*TASK DETAILS*
Extract every line of the records below that contains the word "order", treating uppercase and lowercase as different.

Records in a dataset
▼
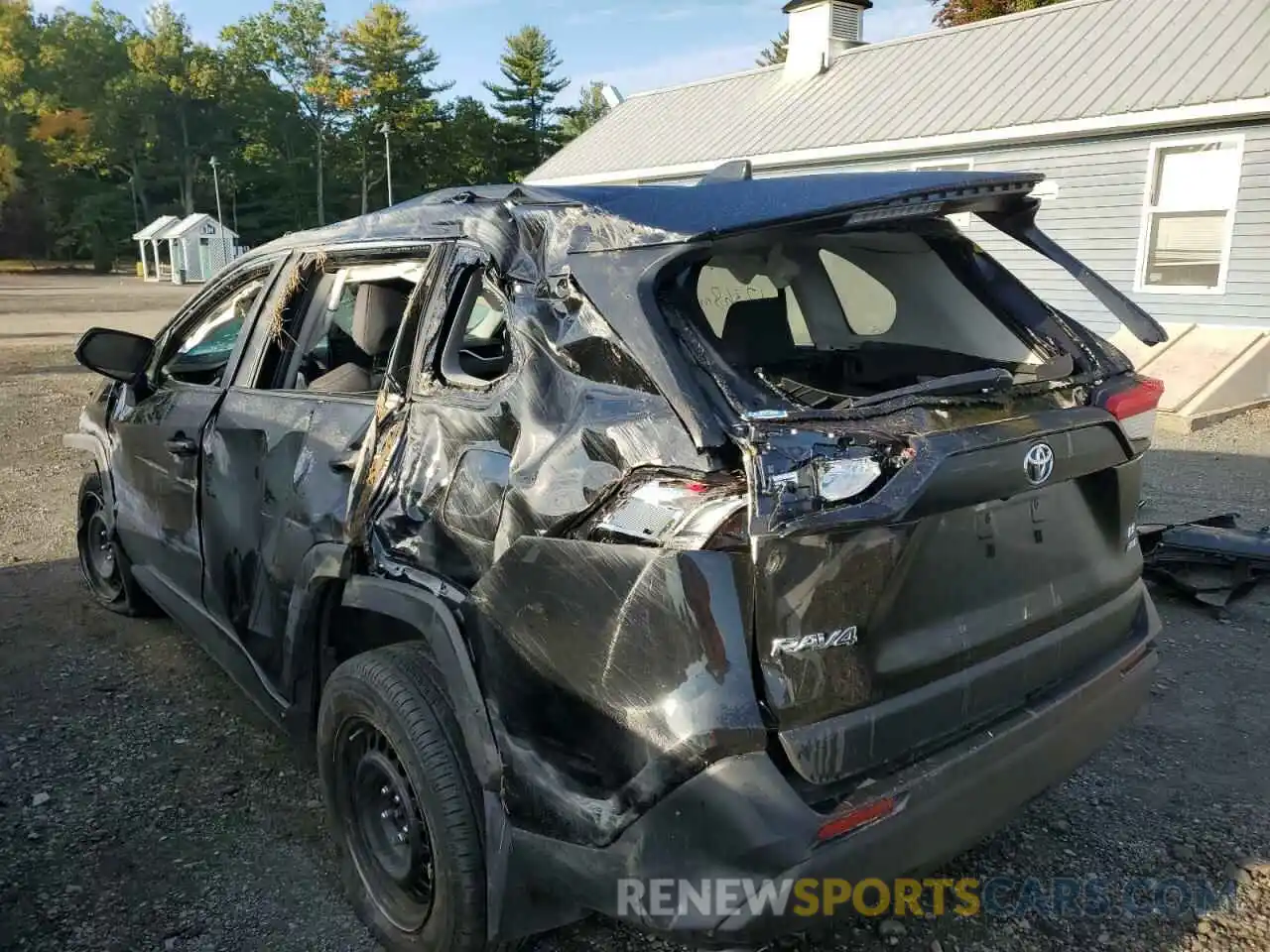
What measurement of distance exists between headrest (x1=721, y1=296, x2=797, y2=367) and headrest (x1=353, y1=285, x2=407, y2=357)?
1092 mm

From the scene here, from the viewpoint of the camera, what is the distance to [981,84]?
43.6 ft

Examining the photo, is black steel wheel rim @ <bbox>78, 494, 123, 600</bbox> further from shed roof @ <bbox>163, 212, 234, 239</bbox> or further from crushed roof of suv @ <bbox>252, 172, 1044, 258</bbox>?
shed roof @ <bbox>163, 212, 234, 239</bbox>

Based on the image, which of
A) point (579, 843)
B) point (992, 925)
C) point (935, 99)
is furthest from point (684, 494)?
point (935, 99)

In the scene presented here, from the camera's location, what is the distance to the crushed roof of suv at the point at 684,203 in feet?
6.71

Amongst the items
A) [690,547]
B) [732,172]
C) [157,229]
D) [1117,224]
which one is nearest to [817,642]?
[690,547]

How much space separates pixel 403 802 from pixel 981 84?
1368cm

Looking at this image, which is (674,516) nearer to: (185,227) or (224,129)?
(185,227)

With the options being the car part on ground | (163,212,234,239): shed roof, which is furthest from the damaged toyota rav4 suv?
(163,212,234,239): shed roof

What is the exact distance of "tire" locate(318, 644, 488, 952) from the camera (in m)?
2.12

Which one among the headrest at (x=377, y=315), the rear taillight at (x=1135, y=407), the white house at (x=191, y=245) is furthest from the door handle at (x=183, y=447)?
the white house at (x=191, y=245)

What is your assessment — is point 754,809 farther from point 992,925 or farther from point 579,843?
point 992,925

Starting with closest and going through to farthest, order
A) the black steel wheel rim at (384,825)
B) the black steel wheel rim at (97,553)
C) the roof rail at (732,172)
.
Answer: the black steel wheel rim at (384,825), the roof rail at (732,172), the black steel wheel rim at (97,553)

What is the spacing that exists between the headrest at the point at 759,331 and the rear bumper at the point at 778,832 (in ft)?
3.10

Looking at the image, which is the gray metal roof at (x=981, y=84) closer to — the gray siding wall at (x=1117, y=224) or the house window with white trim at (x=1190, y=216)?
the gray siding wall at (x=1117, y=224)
▲
▼
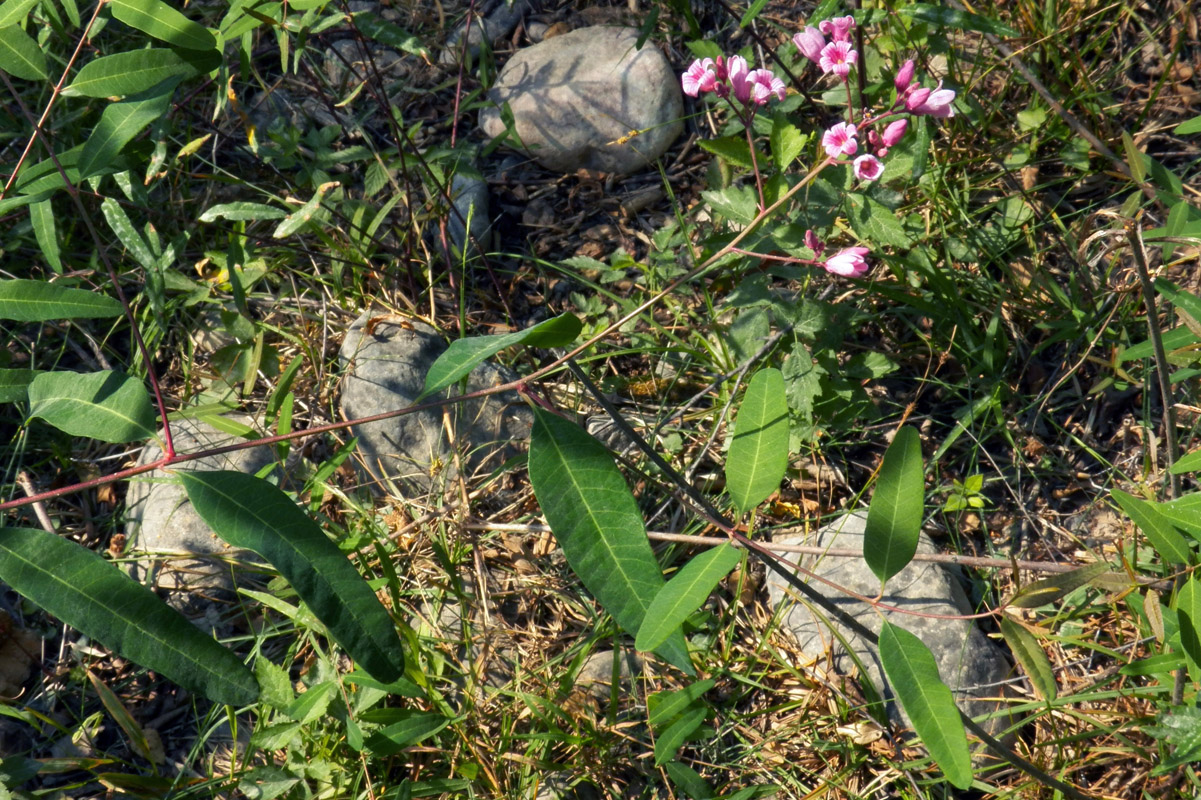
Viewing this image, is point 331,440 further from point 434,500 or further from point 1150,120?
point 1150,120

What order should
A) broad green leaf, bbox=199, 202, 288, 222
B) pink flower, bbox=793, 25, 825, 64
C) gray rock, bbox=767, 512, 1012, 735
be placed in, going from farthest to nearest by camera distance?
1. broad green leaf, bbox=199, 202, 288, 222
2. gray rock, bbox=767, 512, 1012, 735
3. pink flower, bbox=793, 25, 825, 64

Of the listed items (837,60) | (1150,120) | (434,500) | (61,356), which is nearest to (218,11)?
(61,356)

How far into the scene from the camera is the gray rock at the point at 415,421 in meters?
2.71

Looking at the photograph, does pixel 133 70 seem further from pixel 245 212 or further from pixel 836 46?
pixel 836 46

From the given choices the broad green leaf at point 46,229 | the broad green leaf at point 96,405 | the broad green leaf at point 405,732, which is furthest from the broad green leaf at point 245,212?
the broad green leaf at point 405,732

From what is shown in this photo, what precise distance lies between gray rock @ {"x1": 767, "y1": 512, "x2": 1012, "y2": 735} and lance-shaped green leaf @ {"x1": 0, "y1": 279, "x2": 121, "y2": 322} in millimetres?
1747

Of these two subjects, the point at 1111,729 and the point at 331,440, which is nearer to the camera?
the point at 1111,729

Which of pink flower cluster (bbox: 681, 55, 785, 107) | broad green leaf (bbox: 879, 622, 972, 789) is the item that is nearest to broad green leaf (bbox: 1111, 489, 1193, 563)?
▲
*RESPONSE TO THIS EXERCISE*
Starting with closest and going through to farthest, order
What order should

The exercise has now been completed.